Should Dispose() or Finalize() be used to delete temporary files?

Better yet would be to create the file with FileOptions.DeleteOnClose. This will ensure that the operating system forcibly deletes the file when your process exits (even in the case of a rude abort). Of course, you will still want to close/delete the file yourself when you are done with it, but this provides a nice backstop to ensure that you don't allow the files to be sit around forever

Example:

using (FileStream fs = File.Create(Path.GetTempFileName(), Int16.MaxValue, 
       FileOptions.DeleteOnClose)) 
{ 

    // Use temp file 

} // The file will be deleted here

I would do both; make the class disposable, and have the finalizer clean it up. There is a standard pattern for doing so safely and effectively: use it rather than attempting to deduce for yourself what the right pattern is. It is very easy to get wrong. Read this carefully:

http://msdn.microsoft.com/en-us/library/system.idisposable.aspx

Note that you've got to be really really careful when writing a finalizer.

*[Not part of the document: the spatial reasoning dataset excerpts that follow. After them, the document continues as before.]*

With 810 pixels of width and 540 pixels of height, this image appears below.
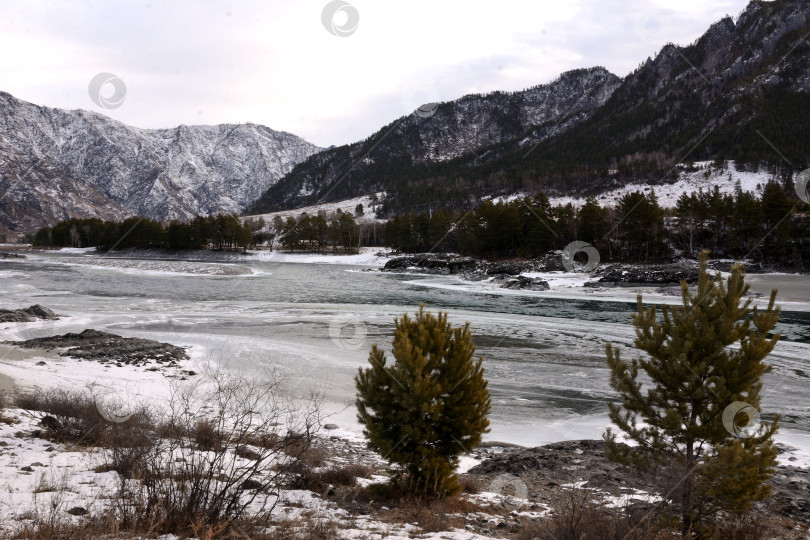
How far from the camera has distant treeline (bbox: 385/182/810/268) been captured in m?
59.9

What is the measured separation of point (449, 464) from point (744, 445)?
3.96m

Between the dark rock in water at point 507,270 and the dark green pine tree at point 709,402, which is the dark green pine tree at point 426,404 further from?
the dark rock in water at point 507,270

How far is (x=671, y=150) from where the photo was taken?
17600 centimetres

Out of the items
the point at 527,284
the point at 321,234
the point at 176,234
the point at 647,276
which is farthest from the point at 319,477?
the point at 176,234

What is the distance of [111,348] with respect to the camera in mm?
18391

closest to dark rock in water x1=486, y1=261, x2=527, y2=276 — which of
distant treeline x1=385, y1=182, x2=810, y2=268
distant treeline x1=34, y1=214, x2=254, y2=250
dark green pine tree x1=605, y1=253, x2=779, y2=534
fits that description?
distant treeline x1=385, y1=182, x2=810, y2=268

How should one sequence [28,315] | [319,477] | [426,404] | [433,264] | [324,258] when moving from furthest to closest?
[324,258] < [433,264] < [28,315] < [319,477] < [426,404]

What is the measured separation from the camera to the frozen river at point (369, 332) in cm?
1410

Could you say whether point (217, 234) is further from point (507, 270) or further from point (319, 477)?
point (319, 477)

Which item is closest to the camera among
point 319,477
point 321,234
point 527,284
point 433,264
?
point 319,477

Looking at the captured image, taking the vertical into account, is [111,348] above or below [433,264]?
below

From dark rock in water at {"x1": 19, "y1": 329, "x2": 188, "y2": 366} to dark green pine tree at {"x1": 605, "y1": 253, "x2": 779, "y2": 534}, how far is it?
1559cm

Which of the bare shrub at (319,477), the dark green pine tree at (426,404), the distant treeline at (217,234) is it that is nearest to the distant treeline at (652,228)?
the distant treeline at (217,234)

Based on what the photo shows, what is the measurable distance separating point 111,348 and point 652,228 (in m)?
69.4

When the finalizer runs, many of your normal assumptions are wrong:

  • There are all kinds of potentials for race conditions or deadlocks because you are no longer on the main thread, you're on the finalizer thread.

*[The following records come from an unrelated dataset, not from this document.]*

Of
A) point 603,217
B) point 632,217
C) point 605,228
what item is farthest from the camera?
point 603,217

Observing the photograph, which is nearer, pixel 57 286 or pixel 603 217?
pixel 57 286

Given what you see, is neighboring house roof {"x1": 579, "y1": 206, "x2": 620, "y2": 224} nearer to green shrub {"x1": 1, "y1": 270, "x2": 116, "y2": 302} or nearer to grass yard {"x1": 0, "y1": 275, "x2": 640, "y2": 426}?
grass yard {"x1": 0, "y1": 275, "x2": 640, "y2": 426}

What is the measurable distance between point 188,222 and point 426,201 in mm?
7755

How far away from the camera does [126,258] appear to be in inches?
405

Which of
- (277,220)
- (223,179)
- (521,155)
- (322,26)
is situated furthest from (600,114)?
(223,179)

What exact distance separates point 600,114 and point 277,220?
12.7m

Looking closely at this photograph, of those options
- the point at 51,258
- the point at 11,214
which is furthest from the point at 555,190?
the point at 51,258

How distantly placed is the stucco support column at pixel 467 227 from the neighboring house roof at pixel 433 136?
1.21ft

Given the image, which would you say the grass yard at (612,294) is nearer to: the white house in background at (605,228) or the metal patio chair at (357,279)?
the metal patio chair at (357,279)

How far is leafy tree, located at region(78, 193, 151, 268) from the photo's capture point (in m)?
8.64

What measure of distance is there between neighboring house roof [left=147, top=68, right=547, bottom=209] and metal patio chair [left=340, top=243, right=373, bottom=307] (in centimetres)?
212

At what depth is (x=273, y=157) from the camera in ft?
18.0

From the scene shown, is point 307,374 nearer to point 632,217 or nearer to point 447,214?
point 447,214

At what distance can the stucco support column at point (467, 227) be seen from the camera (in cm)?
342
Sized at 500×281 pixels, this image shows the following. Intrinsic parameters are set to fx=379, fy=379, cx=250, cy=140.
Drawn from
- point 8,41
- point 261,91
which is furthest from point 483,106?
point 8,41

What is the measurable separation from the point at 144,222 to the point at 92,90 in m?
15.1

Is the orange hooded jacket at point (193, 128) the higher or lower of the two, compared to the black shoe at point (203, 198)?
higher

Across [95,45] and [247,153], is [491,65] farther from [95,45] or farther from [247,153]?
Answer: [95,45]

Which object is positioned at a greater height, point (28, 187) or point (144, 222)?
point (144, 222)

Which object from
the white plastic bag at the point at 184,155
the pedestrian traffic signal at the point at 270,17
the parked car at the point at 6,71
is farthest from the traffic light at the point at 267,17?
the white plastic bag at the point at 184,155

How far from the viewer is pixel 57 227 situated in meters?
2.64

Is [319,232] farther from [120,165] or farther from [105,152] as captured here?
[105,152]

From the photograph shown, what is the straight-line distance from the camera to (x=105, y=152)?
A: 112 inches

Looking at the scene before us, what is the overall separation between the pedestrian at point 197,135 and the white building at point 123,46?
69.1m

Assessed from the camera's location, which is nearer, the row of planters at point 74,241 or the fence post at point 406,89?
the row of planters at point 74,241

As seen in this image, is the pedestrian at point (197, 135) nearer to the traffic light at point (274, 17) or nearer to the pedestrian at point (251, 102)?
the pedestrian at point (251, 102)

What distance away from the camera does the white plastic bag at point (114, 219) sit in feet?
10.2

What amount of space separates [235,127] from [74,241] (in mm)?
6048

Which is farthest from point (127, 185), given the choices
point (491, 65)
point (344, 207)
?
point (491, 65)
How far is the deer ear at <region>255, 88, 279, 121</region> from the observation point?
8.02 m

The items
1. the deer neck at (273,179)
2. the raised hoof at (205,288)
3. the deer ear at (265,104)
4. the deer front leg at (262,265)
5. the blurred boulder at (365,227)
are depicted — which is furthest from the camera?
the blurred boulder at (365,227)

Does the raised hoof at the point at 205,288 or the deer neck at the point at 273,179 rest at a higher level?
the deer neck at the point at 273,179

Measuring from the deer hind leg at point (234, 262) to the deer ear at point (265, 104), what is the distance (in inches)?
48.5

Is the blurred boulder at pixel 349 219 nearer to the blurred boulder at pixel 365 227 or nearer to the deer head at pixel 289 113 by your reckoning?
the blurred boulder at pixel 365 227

  • In regular code, if you're running code inside an object then you know that all the things the object refers to are alive. In a finalizer, all the things the object refers to might have just been finalized! Finalizers of dead objects can run in any order, including "child" objects being finalized before "parent" objects.

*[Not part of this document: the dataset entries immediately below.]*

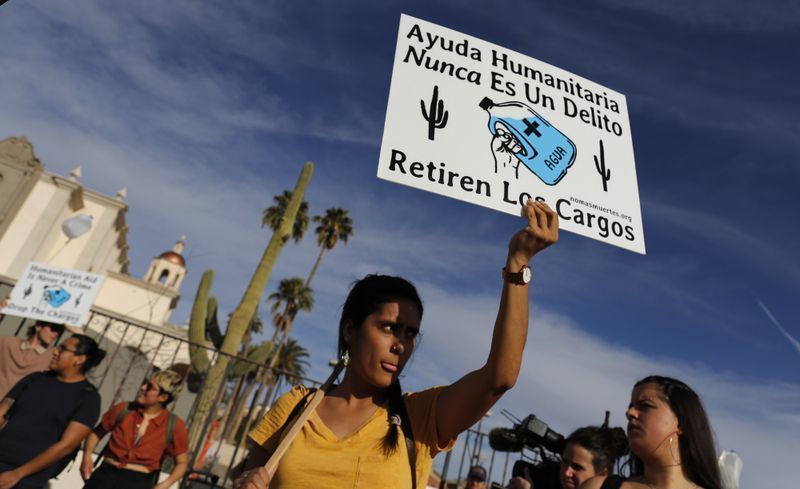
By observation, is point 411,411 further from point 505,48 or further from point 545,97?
point 505,48

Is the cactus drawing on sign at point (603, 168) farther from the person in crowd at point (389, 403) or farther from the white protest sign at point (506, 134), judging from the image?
the person in crowd at point (389, 403)

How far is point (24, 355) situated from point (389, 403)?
509 centimetres

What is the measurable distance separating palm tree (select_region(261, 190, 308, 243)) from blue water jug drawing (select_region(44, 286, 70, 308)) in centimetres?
2707

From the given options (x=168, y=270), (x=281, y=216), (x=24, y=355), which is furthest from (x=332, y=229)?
(x=24, y=355)

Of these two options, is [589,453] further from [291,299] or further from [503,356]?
[291,299]

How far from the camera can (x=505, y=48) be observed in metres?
2.52

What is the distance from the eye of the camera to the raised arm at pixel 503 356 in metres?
1.45

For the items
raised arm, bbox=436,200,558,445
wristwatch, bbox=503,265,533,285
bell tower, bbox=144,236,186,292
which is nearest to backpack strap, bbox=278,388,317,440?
raised arm, bbox=436,200,558,445

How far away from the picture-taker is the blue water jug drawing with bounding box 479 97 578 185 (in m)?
2.18

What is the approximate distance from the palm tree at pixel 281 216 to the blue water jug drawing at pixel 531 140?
1265 inches

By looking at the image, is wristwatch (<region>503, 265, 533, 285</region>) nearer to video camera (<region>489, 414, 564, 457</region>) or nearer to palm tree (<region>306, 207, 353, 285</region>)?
video camera (<region>489, 414, 564, 457</region>)

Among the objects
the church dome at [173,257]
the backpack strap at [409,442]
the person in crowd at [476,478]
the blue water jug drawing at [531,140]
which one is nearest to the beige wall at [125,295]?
the church dome at [173,257]

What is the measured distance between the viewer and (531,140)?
224 centimetres

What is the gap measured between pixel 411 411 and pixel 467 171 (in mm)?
958
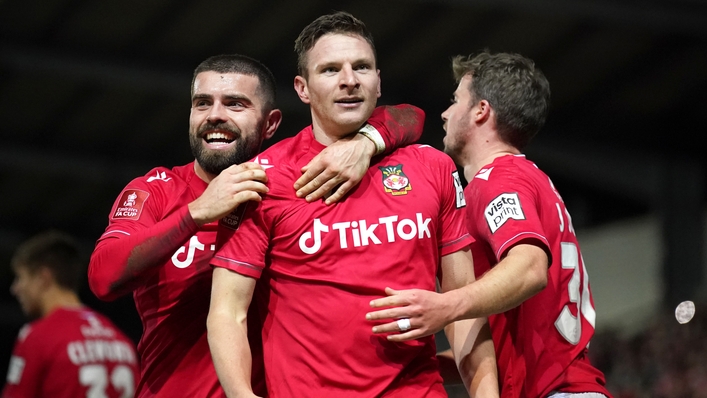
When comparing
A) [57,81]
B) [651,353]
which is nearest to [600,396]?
[651,353]

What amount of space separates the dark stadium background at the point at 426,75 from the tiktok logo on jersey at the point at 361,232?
8029 mm

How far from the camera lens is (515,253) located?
365cm

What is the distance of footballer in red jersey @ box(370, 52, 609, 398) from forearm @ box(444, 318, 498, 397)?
0.15 metres

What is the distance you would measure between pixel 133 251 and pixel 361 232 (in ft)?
3.02

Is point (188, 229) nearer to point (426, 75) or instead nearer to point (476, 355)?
point (476, 355)

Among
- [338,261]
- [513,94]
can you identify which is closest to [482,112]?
[513,94]

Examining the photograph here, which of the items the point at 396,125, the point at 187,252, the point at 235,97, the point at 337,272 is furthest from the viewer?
the point at 235,97

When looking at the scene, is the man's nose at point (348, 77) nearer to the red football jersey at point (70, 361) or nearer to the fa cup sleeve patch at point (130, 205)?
the fa cup sleeve patch at point (130, 205)

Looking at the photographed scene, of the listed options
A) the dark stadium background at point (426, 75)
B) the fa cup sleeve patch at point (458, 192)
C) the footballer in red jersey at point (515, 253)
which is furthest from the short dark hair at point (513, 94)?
the dark stadium background at point (426, 75)

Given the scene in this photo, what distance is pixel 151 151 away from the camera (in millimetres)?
17109

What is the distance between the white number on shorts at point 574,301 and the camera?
13.3 ft

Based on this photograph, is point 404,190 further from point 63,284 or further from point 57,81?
point 57,81

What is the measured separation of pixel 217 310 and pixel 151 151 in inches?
550

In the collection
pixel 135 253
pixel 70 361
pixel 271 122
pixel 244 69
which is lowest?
pixel 70 361
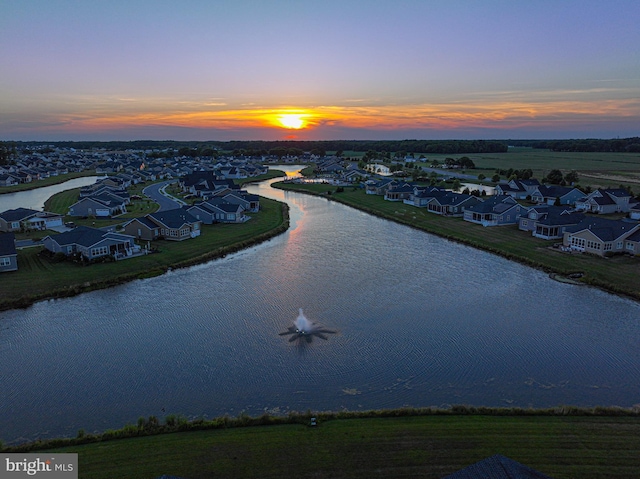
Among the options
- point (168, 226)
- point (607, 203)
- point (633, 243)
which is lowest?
point (168, 226)

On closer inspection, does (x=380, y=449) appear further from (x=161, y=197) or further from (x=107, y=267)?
(x=161, y=197)

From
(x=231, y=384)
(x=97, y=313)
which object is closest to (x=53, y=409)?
(x=231, y=384)

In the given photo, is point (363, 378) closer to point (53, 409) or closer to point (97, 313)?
point (53, 409)

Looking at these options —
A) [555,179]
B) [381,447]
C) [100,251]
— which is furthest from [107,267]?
[555,179]

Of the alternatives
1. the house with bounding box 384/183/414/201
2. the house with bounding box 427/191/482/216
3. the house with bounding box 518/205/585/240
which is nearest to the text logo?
the house with bounding box 518/205/585/240

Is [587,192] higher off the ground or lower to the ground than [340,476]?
higher

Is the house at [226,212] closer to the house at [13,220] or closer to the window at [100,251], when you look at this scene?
the window at [100,251]

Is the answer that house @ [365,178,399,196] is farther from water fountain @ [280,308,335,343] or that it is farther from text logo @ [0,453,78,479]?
text logo @ [0,453,78,479]
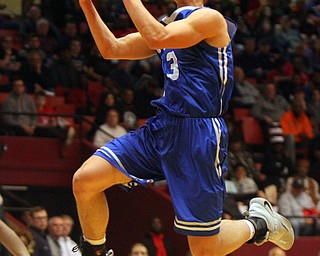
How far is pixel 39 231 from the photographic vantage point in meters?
9.24

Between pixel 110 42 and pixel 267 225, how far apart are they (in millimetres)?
1678

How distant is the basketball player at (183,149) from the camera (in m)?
5.60

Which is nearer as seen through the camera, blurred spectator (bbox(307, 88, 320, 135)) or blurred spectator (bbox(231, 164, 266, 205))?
blurred spectator (bbox(231, 164, 266, 205))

  • In regular code, assigning a reference to an object to a static field could be perfectly sensible. In a finalizer, the reference you are assigning could be to an already dead object, and therefore the assignment brings a dead object back to life. (Because objects referred to by static fields are always alive.) That is an exceedingly weird state to be in and nothing pleasant happens if you do.

  • And so on. Be careful. You are expected to fully understand the operation of the garbage collector if you write a non-trivial finalizer.